Bruxelles, 2025. Vingt-trois ans après avoir dépénalisé l'euthanasie, la Belgique se trouve à l'avant-garde d'un débat éthique qui interpelle l'Europe entière. La loi, initialement conçue pour des patients atteints de maladies incurables provoquant des souffrances physiques insupportables, voit son application de plus en plus discutée pour des cas de "polypathologies" liées au grand âge ou de souffrances psychiques profondes. La question des "personnes fatiguées de vivre", sans pathologie létale à court terme, est désormais au cœur des discussions de la Commission Fédérale de Contrôle et d'Évaluation de l'Euthanasie, fracturant la société entre le droit à l'autodétermination et la protection des plus vulnérables.

La législation belge a toujours été l'une des plus progressistes au monde. Elle autorise un patient à demander l'euthanasie s'il se trouve dans une "situation médicale sans issue" et fait état d'une "souffrance physique ou psychique constante et insupportable qui ne peut être apaisée". C'est cette notion de souffrance "psychique", initialement pensée pour des maladies psychiatriques lourdes et sans espoir de traitement, qui est aujourd'hui au centre de l'élargissement des interprétations.
Des cas médiatisés de personnes âgées, souffrant d'une accumulation de maux (perte de vision, de mobilité, solitude) mais sans maladie mortelle imminente, ayant obtenu le droit à l'euthanasie, ont mis en lumière cette évolution. Pour les partisans de cette approche, il s'agit du respect ultime de la dignité et de l'autonomie de l'individu. "Qui sommes-nous pour juger qu'une souffrance existentielle, la perte totale de ce qui constitue la vie d'une personne, est moins légitime qu'une souffrance physique ?", interroge un médecin membre de l'Association pour le Droit de Mourir dans la Dignité.
Cette évolution suscite de vives inquiétudes. Des collectifs de médecins, de psychiatres et des associations catholiques craignent une "dérive" et une "banalisation" de l'acte d'euthanasie. Leur principale crainte est que la société envoie un message dangereux : que face à la détresse sociale ou à la solitude des aînés, la mort assistée devienne une option comme une autre, voire une solution à un problème social.
Le cœur du problème réside dans l'évaluation de la souffrance psychique. Contrairement à une maladie en phase terminale, elle est subjective et peut être influencée par des facteurs sociaux et économiques. "Comment s'assurer qu'une demande d'euthanasie pour cause de dépression n'est pas le symptôme d'un manque de soutien social, de soins palliatifs inadéquats ou d'isolement ?", s'alarme un professeur d'éthique médicale de l'UCLouvain. La loi prévoit des procédures strictes pour les souffrances psychiques – avis de plusieurs médecins indépendants, dont un psychiatre, et un délai de réflexion d'un mois – mais pour les critiques, ces garde-fous sont insuffisants face à la complexité de la détresse humaine.

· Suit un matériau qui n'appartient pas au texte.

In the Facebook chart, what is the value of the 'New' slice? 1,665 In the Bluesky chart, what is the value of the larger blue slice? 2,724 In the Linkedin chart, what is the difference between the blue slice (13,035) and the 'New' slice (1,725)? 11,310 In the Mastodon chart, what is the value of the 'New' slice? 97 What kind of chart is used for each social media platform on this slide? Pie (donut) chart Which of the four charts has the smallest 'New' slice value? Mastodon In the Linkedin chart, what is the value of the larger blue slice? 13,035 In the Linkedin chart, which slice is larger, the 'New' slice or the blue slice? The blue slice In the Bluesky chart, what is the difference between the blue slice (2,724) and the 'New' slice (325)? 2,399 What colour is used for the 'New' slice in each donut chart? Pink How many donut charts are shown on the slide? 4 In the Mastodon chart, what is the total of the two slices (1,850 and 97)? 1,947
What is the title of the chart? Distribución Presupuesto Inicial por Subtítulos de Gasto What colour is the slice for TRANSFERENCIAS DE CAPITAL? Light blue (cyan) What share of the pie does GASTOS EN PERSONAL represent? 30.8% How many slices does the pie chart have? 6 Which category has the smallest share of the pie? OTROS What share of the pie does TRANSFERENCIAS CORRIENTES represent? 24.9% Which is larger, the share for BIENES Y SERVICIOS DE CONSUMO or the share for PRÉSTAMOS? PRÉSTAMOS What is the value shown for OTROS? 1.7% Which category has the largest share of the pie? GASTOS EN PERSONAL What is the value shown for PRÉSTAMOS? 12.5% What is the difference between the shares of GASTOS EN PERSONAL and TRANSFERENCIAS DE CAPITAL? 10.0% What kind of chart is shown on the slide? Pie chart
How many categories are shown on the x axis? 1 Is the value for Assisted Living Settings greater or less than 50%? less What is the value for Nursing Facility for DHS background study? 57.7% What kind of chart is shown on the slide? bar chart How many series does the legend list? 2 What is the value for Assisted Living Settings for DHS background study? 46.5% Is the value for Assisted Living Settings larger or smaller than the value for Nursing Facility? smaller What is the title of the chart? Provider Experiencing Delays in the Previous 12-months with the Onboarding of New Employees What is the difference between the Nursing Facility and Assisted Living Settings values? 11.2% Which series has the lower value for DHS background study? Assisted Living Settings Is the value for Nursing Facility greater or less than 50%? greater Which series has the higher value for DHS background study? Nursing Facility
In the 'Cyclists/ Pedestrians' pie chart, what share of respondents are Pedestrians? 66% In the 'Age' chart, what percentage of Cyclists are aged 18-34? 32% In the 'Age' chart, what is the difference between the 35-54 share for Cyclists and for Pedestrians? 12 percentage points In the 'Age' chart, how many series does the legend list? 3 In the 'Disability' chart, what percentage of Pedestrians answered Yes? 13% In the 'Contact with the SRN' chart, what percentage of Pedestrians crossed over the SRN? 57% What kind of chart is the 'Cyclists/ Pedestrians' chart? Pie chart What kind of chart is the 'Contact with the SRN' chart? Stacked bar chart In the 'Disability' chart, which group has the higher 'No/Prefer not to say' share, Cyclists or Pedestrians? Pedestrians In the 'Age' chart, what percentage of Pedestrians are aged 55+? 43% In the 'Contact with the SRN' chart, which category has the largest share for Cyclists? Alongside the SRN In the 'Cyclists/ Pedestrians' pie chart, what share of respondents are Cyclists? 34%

Conclusion Le débat belge sur l'euthanasie pour souffrance existentielle est un miroir des questionnements des sociétés européennes vieillissantes. Il pose la question fondamentale de la place que nous accordons à nos aînés et aux personnes psychologiquement fragiles. Au-delà du cadre légal, il interroge la capacité de nos sociétés à apporter des réponses collectives – soins, liens sociaux, soutien psychologique – à la souffrance, pour que la mort ne devienne jamais la seule issue à une vie jugée insupportable.